# Peppermill parts



## bluedot (Aug 12, 2013)

Where would the best place be to buy salt and peppermill inserts. I would also need some information on the dimensions of the turned pieces need to complete them.
Thanks for your help,
Dan


----------



## Jason Needham (Aug 12, 2013)

I get mine from a place called peachtree woodworking, they have a website. You can download the directions and dimensions off there site. You can also buy a DVD by Ron Brown off the site. I think the mill kits are around 14- 15 dollars.

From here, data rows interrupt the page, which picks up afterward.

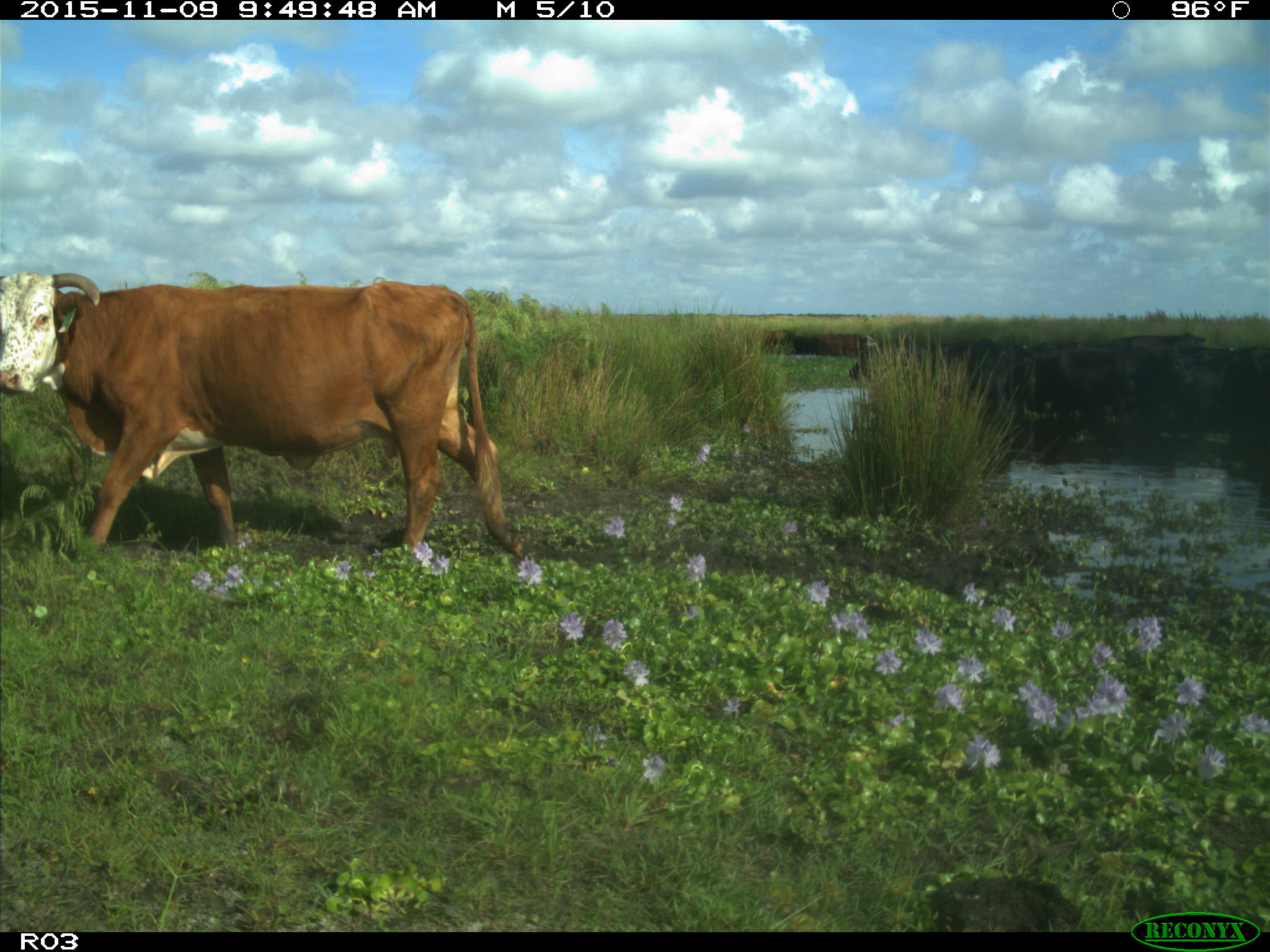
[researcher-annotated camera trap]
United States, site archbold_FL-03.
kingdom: Animalia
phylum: Chordata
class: Mammalia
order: Artiodactyla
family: Bovidae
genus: Bos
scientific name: Bos taurus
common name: domestic cow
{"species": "Bos taurus (domestic cow)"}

You can get the ceramic kit to use with sea salt or pepper, or the stainless one for pepper only. Supposedly salt will eat the stainless up. www.ptreeusa.com is the site. Hope this helps.


----------



## NYWoodturner (Aug 12, 2013)

Craft Supplies USA is where I usually get mine. Woodcraft has them also.
Scott


----------



## TimR (Aug 12, 2013)

Chef Specialties I've heard is a good source also. Looks like the same parts other sources are sellingChef Specialties[/php]


----------



## DKMD (Aug 12, 2013)

I've ordered from Craft Supplies and Packard in the past... I like the crushgrind mechanisms because they're ceramic, and I'm kinda partial to the shaftless version since it allows for just about any length blank to be used. Pretty much all the vendors allow you to download the instructions from their respective sites.


----------



## bluedot (Aug 13, 2013)

I really appreciate everyone for taking the time to the reply. I look forward to turning some of these. Thanks for the information. 

Dan


----------